In just 72 hours, a long-time backer and banker of tech startups, Silicon Valley Bank (SVB), has been taken over by FIDC as it could no longer operate after one of the biggest bank runs in history occurred with more than $42 billion withdrawn within 24 hours. It is rare among traditional banks, but it is akin to the fall of FTX, one of the biggest cryptocurrency exchanges during its peak. There were a few prerequisites as to what would trigger the bank run, as it was an industry that was considered unsinkable.
EASY MONEY, FREE MONEY
In 2020, the COVID pandemic has prompted the US government to issue multiple stimulus checks and the Federal Reserve to cut interest rates to near zero to resuscitate the dying economy. Stores are closed everywhere, and workplaces are forced to migrate to everyone's homes, where tech companies soar to provide the necessary access. This is a perfect environment for tech startups to present their creative ideas and for venture capitalists (VCs) to fund those ideas, albeit some of which are not sustainable long-term. As most tech startups are based in the innovation capital of Silicon Valley, the way to go is to bank with SVB, where they treat them above and beyond.

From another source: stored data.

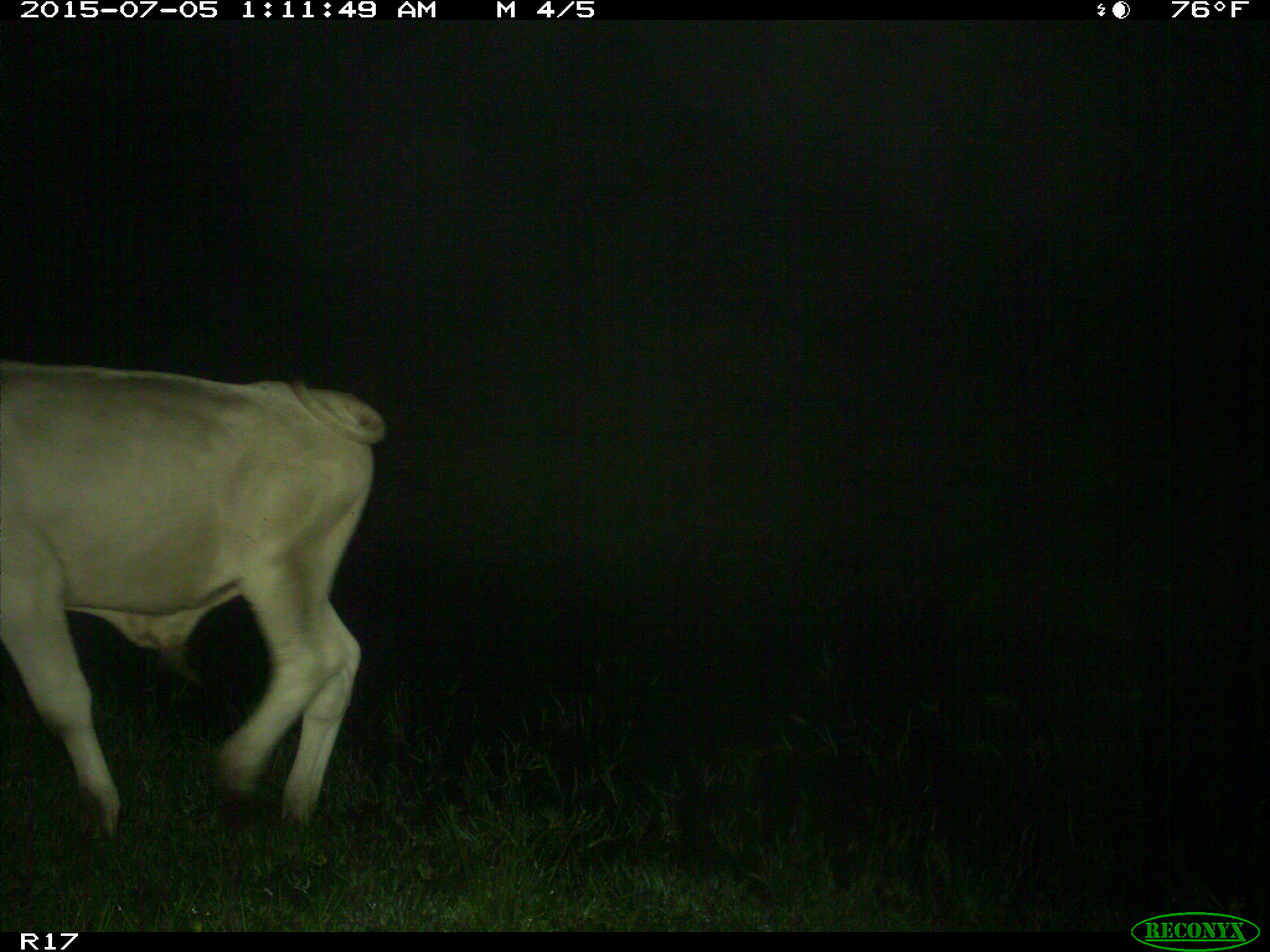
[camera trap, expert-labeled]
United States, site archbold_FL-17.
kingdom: Animalia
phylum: Chordata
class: Mammalia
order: Artiodactyla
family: Bovidae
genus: Bos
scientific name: Bos taurus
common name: domestic cow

Funding from VCs to startups is rampant, and SVB managed more than $198 billion worth of deposits at its peak from multitudes of startups in which they had to invest. Banks thrive by giving out loans, and SVB has almost nowhere to loan their cash as VCs are already giving out funding for potential investments. So their plan was to buy long-term Treasury bonds and mortgage-backed securities, paying out 1-2% interest. As interest rates rise, those bonds lose a significant amount of their value, and SVB had to sell them at a loss, resulting in a total loss of $1.8 billion from its investment.
SECOND "DOTCOM" CRASH
In the fourth quarter of 2022, the tech stock market experienced a significant crash. As a result, four of the largest tech companies, Apple, Microsoft, Amazon, and Alphabet, saw a combined loss of $1.6 trillion in market value throughout the year. The loss spread throughout the entire industry, affecting tech startups supported by venture capitalists as well as SVB's primary clientele. The crash not only demotivated investment in new startups but also largely affected existing startups' ability to maintain their operations, which usually depended on years of funding rounds before becoming profitable.
The fall of Silvergate, the bank run, the bond sales, the collapse The dominoes fell one by one, and now we have seen the collapse of SVB, Signature Bank, and most recently Credit Suisse. The former three banks are arguably regional and specialty cases because of their exposure to only a specific slice of the market, which is commonly known to be volatile. But Credit Suisse is a big bank with more than $575 billion in assets. The Swiss market may or may not be affected by the collapse of US regional banks, but there is clearly a lack of confidence and fear stirring in the financial market.
The collapse of Silicon Valley Bank is a significant event in the financial world, and it underscores the inherent risks associated with investing in startups and volatile markets. SVB's investment strategy of buying long-term Treasury bonds and mortgage-backed securities backfired when interest rates rose, resulting in a loss of confidence and business. The collapse of SVB is a stark reminder of the need for caution when investing, even in seemingly robust industries.